The Kampuchea Krom for Human Rights and Development Association yesterday gathered in Phnom Penh Thmey commune in celebration of the 23rd International Day of the World’s Indigenous People. Suen Chumchuon, director of the organisation, called for Vietnam to protect the freedoms of the Khmer Krom, who are ethnic Khmers living mostly in Southern Vietnam. He added that Khmer Krom are prohibited from practising their religion.
‘The Vietnamese government has to offer full rights to the Khmer Krom,’ Chumchuon said. Yun Tharo, head of the Kampuchea Krom Culture Center and an opposition lawmaker, said that by calling them a ‘minority’, Vietnam was ignoring their claims to land in the Mekong Delta that used to belong to the Khmer empire.
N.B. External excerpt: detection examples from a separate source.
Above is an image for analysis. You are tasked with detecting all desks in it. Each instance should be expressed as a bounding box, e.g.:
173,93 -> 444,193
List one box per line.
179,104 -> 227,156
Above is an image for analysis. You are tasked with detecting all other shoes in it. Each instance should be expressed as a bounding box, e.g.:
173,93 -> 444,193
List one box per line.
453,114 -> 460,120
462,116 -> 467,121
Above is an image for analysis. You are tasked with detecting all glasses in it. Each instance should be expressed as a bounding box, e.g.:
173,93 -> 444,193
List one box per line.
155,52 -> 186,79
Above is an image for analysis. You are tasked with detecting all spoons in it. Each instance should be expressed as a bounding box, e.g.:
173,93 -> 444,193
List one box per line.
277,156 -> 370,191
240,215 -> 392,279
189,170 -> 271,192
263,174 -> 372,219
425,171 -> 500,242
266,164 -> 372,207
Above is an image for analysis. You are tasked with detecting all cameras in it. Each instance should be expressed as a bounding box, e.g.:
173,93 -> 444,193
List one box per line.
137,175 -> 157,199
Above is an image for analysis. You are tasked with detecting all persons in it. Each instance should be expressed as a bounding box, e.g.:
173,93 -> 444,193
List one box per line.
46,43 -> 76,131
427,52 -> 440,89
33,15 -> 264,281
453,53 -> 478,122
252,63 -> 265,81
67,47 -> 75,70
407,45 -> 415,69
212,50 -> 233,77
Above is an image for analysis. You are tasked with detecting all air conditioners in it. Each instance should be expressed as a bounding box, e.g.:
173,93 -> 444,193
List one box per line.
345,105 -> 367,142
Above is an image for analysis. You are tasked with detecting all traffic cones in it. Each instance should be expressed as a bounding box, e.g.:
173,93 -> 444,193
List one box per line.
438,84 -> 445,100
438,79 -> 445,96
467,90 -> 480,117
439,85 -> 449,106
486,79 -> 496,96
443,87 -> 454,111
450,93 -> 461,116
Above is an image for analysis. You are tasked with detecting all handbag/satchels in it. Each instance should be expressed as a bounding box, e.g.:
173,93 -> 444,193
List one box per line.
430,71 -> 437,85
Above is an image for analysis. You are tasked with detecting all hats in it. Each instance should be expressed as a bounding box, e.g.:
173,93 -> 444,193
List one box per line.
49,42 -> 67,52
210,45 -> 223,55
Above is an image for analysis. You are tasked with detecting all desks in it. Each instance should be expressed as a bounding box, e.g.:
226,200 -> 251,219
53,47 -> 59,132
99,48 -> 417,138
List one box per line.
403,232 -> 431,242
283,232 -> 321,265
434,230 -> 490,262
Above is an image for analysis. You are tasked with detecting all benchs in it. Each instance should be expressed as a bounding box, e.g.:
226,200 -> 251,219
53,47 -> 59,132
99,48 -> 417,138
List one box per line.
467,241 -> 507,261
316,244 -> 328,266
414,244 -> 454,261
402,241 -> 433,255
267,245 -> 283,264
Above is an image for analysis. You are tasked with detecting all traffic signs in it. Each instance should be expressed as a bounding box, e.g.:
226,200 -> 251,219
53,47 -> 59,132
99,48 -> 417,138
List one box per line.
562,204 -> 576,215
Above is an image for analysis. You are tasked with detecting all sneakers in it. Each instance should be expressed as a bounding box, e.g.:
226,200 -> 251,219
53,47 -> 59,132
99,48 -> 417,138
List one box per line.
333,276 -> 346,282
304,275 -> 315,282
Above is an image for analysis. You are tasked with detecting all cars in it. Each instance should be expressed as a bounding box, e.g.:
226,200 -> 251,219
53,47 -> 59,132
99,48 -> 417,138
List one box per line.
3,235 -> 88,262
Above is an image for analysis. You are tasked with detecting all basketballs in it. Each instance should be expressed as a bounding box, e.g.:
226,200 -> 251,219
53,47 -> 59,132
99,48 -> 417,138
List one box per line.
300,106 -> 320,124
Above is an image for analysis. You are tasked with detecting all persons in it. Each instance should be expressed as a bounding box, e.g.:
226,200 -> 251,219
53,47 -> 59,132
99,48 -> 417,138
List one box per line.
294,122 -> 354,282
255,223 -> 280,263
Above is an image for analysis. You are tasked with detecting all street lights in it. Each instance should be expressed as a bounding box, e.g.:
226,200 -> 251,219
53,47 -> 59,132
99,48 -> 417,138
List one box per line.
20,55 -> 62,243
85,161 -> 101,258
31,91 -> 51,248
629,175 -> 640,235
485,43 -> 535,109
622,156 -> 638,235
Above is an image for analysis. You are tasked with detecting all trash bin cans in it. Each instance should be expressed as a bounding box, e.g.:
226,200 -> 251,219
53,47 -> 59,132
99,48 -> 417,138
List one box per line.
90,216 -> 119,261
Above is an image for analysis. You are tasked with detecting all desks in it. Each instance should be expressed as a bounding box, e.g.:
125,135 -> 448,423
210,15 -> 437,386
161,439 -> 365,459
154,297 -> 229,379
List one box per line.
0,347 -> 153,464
‘Vietnam has to call the Khmer Krom an ‘indigenous group’, and to respect their human rights, and offer chances for education, to live a life equally without discrimination, including stopping the abuse of monks,’ he said. Suen Sopharin, a Khmer Krom monk, said he was abused by Vietnamese authorities because he taught children about their history. ‘I escaped to live in central Cambodia because Vietnamese authorities continually abused and urged me to leave my homeland,’ the monk said. A representative of the Vietnamese Embassy declined to comment.